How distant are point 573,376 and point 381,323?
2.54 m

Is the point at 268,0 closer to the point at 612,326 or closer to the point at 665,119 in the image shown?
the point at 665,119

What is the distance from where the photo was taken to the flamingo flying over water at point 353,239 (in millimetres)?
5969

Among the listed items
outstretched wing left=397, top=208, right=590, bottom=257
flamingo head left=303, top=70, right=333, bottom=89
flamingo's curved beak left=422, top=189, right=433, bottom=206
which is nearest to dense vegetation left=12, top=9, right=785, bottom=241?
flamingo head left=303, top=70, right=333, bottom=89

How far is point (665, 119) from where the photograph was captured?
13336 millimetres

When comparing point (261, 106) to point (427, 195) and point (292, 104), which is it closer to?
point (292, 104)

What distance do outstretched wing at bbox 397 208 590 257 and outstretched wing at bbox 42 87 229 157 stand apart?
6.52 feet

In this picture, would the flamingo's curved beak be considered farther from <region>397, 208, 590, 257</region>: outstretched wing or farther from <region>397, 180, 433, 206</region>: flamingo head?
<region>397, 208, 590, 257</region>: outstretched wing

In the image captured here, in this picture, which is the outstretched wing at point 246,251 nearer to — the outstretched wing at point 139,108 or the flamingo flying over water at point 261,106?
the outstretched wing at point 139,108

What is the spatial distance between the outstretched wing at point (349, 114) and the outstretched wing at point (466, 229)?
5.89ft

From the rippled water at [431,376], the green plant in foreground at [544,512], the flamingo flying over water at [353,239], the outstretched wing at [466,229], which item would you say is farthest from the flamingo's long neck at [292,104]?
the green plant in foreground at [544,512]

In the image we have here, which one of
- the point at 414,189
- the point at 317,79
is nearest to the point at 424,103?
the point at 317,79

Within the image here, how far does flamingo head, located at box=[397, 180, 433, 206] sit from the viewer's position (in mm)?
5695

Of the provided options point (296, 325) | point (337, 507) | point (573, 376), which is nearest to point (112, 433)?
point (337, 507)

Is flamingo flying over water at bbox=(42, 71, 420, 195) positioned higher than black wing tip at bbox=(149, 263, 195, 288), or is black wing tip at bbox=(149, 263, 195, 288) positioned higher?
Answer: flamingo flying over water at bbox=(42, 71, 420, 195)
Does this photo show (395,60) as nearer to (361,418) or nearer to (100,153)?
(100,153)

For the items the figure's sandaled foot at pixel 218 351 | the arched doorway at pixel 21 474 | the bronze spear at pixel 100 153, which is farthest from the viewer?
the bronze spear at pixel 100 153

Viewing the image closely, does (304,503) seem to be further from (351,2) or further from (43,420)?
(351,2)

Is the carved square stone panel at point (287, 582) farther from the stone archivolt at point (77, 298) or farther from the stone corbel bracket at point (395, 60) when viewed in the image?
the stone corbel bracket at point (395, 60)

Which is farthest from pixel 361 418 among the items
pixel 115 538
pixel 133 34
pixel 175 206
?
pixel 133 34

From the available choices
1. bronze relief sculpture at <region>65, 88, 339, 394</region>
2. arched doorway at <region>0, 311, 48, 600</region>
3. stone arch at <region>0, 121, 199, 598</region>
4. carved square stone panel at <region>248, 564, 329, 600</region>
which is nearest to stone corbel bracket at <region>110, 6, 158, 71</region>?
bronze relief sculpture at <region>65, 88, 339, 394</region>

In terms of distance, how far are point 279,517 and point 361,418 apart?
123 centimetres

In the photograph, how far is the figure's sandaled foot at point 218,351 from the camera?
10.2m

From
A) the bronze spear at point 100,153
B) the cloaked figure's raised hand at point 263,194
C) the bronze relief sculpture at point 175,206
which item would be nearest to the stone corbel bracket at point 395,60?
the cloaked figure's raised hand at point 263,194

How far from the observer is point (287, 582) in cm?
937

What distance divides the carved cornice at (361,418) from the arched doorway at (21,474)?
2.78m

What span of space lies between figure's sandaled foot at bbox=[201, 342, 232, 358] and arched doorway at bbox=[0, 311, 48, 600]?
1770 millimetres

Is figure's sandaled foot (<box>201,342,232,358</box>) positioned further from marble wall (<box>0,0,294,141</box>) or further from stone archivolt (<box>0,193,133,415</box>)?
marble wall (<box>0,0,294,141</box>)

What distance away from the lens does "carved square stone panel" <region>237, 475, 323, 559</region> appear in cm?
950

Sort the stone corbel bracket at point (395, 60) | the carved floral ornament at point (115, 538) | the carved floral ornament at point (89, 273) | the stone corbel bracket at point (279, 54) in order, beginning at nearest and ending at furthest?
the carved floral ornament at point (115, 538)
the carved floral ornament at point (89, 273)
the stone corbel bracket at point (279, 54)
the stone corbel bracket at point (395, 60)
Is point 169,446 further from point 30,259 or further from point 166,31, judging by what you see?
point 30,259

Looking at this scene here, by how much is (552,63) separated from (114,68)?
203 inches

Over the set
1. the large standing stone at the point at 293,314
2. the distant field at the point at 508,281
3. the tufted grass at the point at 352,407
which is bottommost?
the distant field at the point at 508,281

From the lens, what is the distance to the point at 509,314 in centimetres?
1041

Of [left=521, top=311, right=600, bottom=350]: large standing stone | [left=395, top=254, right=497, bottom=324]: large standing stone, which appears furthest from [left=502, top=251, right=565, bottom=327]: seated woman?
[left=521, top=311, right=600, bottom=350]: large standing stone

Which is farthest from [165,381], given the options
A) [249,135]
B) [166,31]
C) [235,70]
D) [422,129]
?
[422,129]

----------------------------------------

→ Task description: Extract the entries above verbatim.

→ Answer in full:
How distant are point 573,376 and point 381,323?
2.54 m

Is the point at 268,0 closer to the point at 612,326 or closer to the point at 665,119 in the image shown?
the point at 665,119

What is the distance from where the photo was taken to the flamingo flying over water at point 353,239 (in millimetres)?
5969

Among the listed items
outstretched wing left=397, top=208, right=590, bottom=257
flamingo head left=303, top=70, right=333, bottom=89
flamingo's curved beak left=422, top=189, right=433, bottom=206
which is nearest to dense vegetation left=12, top=9, right=785, bottom=241?
flamingo head left=303, top=70, right=333, bottom=89

How far is point (665, 119) from where the photograph was captured?
13336 millimetres

When comparing point (261, 106) to point (427, 195) and point (292, 104), which is it closer to?
point (292, 104)

What distance do outstretched wing at bbox 397 208 590 257 and outstretched wing at bbox 42 87 229 157 stand apart?
6.52 feet

In this picture, would the flamingo's curved beak be considered farther from <region>397, 208, 590, 257</region>: outstretched wing or farther from <region>397, 180, 433, 206</region>: flamingo head?
<region>397, 208, 590, 257</region>: outstretched wing

In the image captured here, in this picture, which is the outstretched wing at point 246,251 nearer to — the outstretched wing at point 139,108 or the flamingo flying over water at point 261,106?
the outstretched wing at point 139,108

What is the spatial distance between the outstretched wing at point (349, 114) and the outstretched wing at point (466, 229)?
5.89ft

From the rippled water at [431,376], the green plant in foreground at [544,512], the flamingo flying over water at [353,239], the outstretched wing at [466,229], which item would you say is farthest from the flamingo's long neck at [292,104]?
the green plant in foreground at [544,512]

In the image we have here, which one of
- the point at 414,189
- the point at 317,79
is nearest to the point at 424,103?
the point at 317,79

Within the image here, how far does flamingo head, located at box=[397, 180, 433, 206] sit from the viewer's position (in mm)?
5695

Of the provided options point (296, 325) | point (337, 507) | point (573, 376), which is nearest to point (112, 433)?
point (337, 507)

Is flamingo flying over water at bbox=(42, 71, 420, 195) positioned higher than black wing tip at bbox=(149, 263, 195, 288), or is black wing tip at bbox=(149, 263, 195, 288) positioned higher?
Answer: flamingo flying over water at bbox=(42, 71, 420, 195)
Does this photo show (395,60) as nearer to (361,418) or nearer to (100,153)?
(100,153)

For the items the figure's sandaled foot at pixel 218 351 | the arched doorway at pixel 21 474 | the bronze spear at pixel 100 153, which is farthest from the viewer?
the bronze spear at pixel 100 153

Viewing the image closely, does (304,503) seem to be further from (351,2) or further from (43,420)?
(351,2)

Is the carved square stone panel at point (287, 582) farther from the stone archivolt at point (77, 298) or farther from the stone corbel bracket at point (395, 60) when viewed in the image?
the stone corbel bracket at point (395, 60)

Which is farthest from pixel 361 418 among the items
pixel 115 538
pixel 133 34
pixel 175 206
?
pixel 133 34

From the available choices
1. bronze relief sculpture at <region>65, 88, 339, 394</region>
2. arched doorway at <region>0, 311, 48, 600</region>
3. stone arch at <region>0, 121, 199, 598</region>
4. carved square stone panel at <region>248, 564, 329, 600</region>
which is nearest to stone corbel bracket at <region>110, 6, 158, 71</region>?
bronze relief sculpture at <region>65, 88, 339, 394</region>

In terms of distance, how far are point 279,517 and point 361,418 apart?
123 centimetres

In the photograph, how far is the figure's sandaled foot at point 218,351 from the camera?
10.2m

From
A) the bronze spear at point 100,153
B) the cloaked figure's raised hand at point 263,194
C) the bronze relief sculpture at point 175,206
which item would be nearest to the stone corbel bracket at point 395,60?
the cloaked figure's raised hand at point 263,194

How far from the observer is point (287, 582) in cm?
937

What distance divides the carved cornice at (361,418) from the arched doorway at (21,474)?
2.78m

What span of space lies between figure's sandaled foot at bbox=[201, 342, 232, 358] and arched doorway at bbox=[0, 311, 48, 600]?
1770 millimetres

Is figure's sandaled foot (<box>201,342,232,358</box>) positioned further from marble wall (<box>0,0,294,141</box>) or further from stone archivolt (<box>0,193,133,415</box>)?
marble wall (<box>0,0,294,141</box>)

What distance away from the lens does "carved square stone panel" <region>237, 475, 323, 559</region> appear in cm?
950

Sort the stone corbel bracket at point (395, 60) | the carved floral ornament at point (115, 538) | the carved floral ornament at point (89, 273) | the stone corbel bracket at point (279, 54) in order, beginning at nearest and ending at furthest?
the carved floral ornament at point (115, 538)
the carved floral ornament at point (89, 273)
the stone corbel bracket at point (279, 54)
the stone corbel bracket at point (395, 60)
Is point 169,446 further from point 30,259 or further from point 166,31, judging by what you see?
point 30,259

Looking at this scene here, by how much is (552,63) separated from (114,68)?
203 inches

Over the set
1. the large standing stone at the point at 293,314
2. the distant field at the point at 508,281
3. the tufted grass at the point at 352,407
which is bottommost?
the distant field at the point at 508,281

From the lens, what is the distance to the point at 509,314 in centimetres?
1041

Of [left=521, top=311, right=600, bottom=350]: large standing stone | [left=395, top=254, right=497, bottom=324]: large standing stone, which appears furthest from [left=502, top=251, right=565, bottom=327]: seated woman?
[left=521, top=311, right=600, bottom=350]: large standing stone

Which is farthest from [165,381], given the options
A) [249,135]
B) [166,31]
C) [235,70]
D) [422,129]
?
[422,129]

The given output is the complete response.